CareerCup

1. By using recursion , we can solve this problem.
2. You need two Arrays one is Permuted array P[] which stores permutation numbers.
second Array is Presence Arraya Presence[] which tells whether a particular number is already included in P[] or not .

3. Compiled and tested Code for this.

#include<stdio.h>

#define TRUE 1
#define FALSE 0

void PrintArray(int *P, int n)
{
	int i=0;
	while(i<n)
	{
		printf(" %d , ", P[i] );
		i++;
	}
	printf("\n");
}

/* 
int P[]: Permutation Array which stores numbers permutation 

int Presence[]:  it store either 0 or 1 for all numbers 1 - n . 
if Presence[i] == 1, i'th number already there in P[] array. 
So we will not include that number again.

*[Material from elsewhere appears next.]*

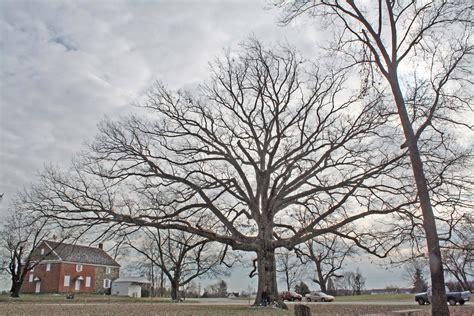 trees maryland md big trees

int Count: tells so far how many numbers included in Permuted Array. 
*/

void Permutations(int *P, int *Presence, int n, int count )
{
	if( count >= n ||  n <= 0)
	{
		return;
	}
	else
	{
		int i = 1;

		while(i <= n)
		{
			if( Presence[i] != TRUE )
			{
				Presence[i] = TRUE;
				P[count] = i;
				if( count + 1 == n )
				{
					PrintArray(P,n); // Print all elements in P[]
				}
				else
				{
					Permutations(P, Presence, n, count + 1 );
				}
				Presence[i] = FALSE;
				
			}
			i++;
		}
	}
}

int main()
{
	int n = 5; // 1 to 10 numbers ermutations 
	int P[n] ; // Permutation Array, which store numbers permutation
	int Presence[n]; // it store either 0 or 1 for all numbers 1 - n 
	int i =0;

	/* Intializing arrays */
	while( i < n )
	{
		P[i] = Presence[i] = 0;
		i++;
	}
 
	Permutations(P, Presence, n, 0 );

	return 0;
}

Is there any other better way ?

U can do it with single array...Call Perm(a,0).a has the integers 1 to n

Perm(int[] a,int start){
  if(start==a.length){
    Print a
    return;
  }
  int temp;
  for(int i=start;i<a.length;i++){
    swap(a[start],a[i])
    Perm(a,start+1)
    swap(a[start],a[i])
  }
}